Intro
If you just jump to Elixir from other languages, process & supervisor is one of many things you need to understand to take advantage of Elixir but it's hard for people they don't come from concurrent programming languages.
For newbie can work easy with process, Elixir provides Task
& Task.Supervisor
to help us work with Elixir process.
Task
Task
is high level abstract to work with process. We can create a process to execute a task and get result without boilerplate code (for spawn & get result).
Not same as GenServer
(much more simpler than GenServer
) Task
provides a simple way to execute a function (anonymous function or define in a module). We must care our state & loop function if need a long-run task. For state we have Agent module, you can check in this topic
Task
is simple for using both cases, using directly or define a module with Task
.
For start directly we can use like:
# create a task in other process.
task = Task.async(fn ->
# execute a task.
end)
# do something.
# get result
result = Task.await(task)
We can use await_many
for case we need to wait two or more tasks.
We can see a flow to create & wait a task:
We can see to execute a function as a process and get result is only in two functions call.
Remember our task create by Task.async
will linked with current process (parent) then if task is crashed or current process is crashed other process will die follow (if we don't want a link, can use async_nolink
in Task.Supervisor
). The link in this case help us follow "fail fast/let it crash", we don't need to clean rest processes if one of linked process was crashed.
We can use task as a child in supervisor by simple use Task
in our module like:
defmodule PermanentTask do
use Task, restart: :permanent
def start_link(arg) do
Task.start_link(__MODULE__, :run, [arg])
end
def run(arg) do
# ...
end
end
Then we can add to our supervisor like:
Supervisor.start_link([
# other children in supervisor.
{PermanentTask, arg}
], strategy: :one_for_one)
As we see, if we need add a simple task then Task
can help us reduce complex things like self define a process or implement a GenServer
for supervisor (I have other posts for explaining GenServer and Supervisor).
Deep dive to Task module we see Task.async
function will return a reference for Task.await
can get result from message.
Nothing magic in here, Task module just wrap function need to run and spawn process with link + monitor. If we run a short task then get message from queue (if run iex in terminal, we can use flush
function to get all messages in queue), we will see two messages like:
{#Reference<0.0.13315.722909021.800391170.124665>, 6}
{:DOWN, #Reference<0.0.13315.722909021.800391170.124665>, :process,
#PID<0.105.0>, :normal}
A message with {#Ref...
is a message contain result (where Task.await
will get result out), one other is message with format {:DOWN, #Ref..., :process, #PID<0.105.0>, :normal}
is created by monitor process feature :normal
that mean our task run & completed (no error).
It's simple right?
Task
can return a stream by using async_stream
for case we need to work with stream.
For case we want to ignore we can call ignore/1
to unlink a running task.
For case we need check status of unlinked task we can use yield/2
& yield_many/2
.
Task.Supervisor
Elixir provides a supervisor for Task
to work & manage dynamically tasks (support to create remote tasks).
children = [
{Task.Supervisor, name: OurApp.TaskSupervisor}
]
Supervisor.start_link(children, strategy: :one_for_one)

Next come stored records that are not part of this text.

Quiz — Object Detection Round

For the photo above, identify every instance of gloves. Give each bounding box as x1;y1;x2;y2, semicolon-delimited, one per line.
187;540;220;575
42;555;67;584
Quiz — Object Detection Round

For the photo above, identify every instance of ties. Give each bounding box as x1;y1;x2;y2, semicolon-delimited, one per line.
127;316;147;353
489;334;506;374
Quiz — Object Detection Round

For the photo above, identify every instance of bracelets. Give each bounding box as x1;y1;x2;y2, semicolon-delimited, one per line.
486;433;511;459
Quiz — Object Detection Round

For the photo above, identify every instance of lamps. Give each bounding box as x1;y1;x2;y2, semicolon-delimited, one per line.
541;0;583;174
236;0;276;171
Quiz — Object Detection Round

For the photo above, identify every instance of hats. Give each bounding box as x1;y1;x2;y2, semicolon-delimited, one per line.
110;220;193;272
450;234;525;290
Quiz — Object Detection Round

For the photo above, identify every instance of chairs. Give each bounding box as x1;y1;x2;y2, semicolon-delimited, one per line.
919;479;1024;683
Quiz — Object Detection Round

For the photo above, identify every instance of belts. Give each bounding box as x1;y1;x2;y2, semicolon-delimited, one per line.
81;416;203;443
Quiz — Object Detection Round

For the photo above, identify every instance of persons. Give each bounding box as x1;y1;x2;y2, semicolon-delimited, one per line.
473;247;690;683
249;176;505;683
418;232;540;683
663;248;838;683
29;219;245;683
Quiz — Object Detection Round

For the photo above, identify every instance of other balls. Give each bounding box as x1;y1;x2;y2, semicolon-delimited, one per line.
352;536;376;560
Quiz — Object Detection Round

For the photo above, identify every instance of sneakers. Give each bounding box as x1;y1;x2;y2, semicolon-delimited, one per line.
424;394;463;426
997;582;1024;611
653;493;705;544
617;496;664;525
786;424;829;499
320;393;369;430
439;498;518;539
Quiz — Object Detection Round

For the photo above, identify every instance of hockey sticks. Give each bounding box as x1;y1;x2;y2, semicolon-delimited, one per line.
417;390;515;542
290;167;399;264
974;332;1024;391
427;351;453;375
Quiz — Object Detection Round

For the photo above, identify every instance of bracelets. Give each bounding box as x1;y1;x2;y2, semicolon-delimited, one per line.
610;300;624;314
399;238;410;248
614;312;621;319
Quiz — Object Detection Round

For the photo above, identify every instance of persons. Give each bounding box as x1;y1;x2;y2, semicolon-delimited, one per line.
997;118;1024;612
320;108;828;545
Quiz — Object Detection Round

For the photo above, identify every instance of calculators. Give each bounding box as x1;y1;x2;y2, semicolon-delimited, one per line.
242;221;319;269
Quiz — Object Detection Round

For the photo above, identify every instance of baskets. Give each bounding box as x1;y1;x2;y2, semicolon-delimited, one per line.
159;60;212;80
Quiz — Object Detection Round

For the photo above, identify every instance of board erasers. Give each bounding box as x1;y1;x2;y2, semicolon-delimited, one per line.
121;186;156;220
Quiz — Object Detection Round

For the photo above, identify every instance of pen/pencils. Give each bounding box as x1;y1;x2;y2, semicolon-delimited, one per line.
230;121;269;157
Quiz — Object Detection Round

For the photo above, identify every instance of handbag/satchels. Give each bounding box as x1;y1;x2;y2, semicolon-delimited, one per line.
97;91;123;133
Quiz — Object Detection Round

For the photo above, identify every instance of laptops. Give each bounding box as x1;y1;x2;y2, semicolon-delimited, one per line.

And at runtime we can add async task like:
task = Task.Supervisor.async(OurApp.TaskSupervisor, fn ->
# execute a task.
end)
For case we need to create a lot of tasks we can use Task.Supervisor
with partition to avoid bottleneck.
For case we need spawn long-run processes and need to communicate between these, we can use Agent
module or Ets table.
Use cases
If you work with LiveView process, Task is so easy to create another process to do task and these're a couple, if LiveView or Task process is crash, other one will die. We don't need care to clean :).
# In LiveView process, wait to receive a task from user.
handle_event("run_task", params, socket) do
Task.async(fn ->
# run task in other process, result format {:task, result}
do_task(params)
end)
{:noreply, assign(socket, task_ref: ref}
end
# receive result from task process
handle_info({ref, {:task, result}}, socket) do
Process.demonitor(ref, [:flush])
# do somethings with result.
{:noreply, socket}
end
Conclusion
Task
is good for case run one process or group of processes in period of time and get result from that. It's convenient for us code with flow in our mind, don't need to stop and back to Application or Supervisor module to add child and handle result.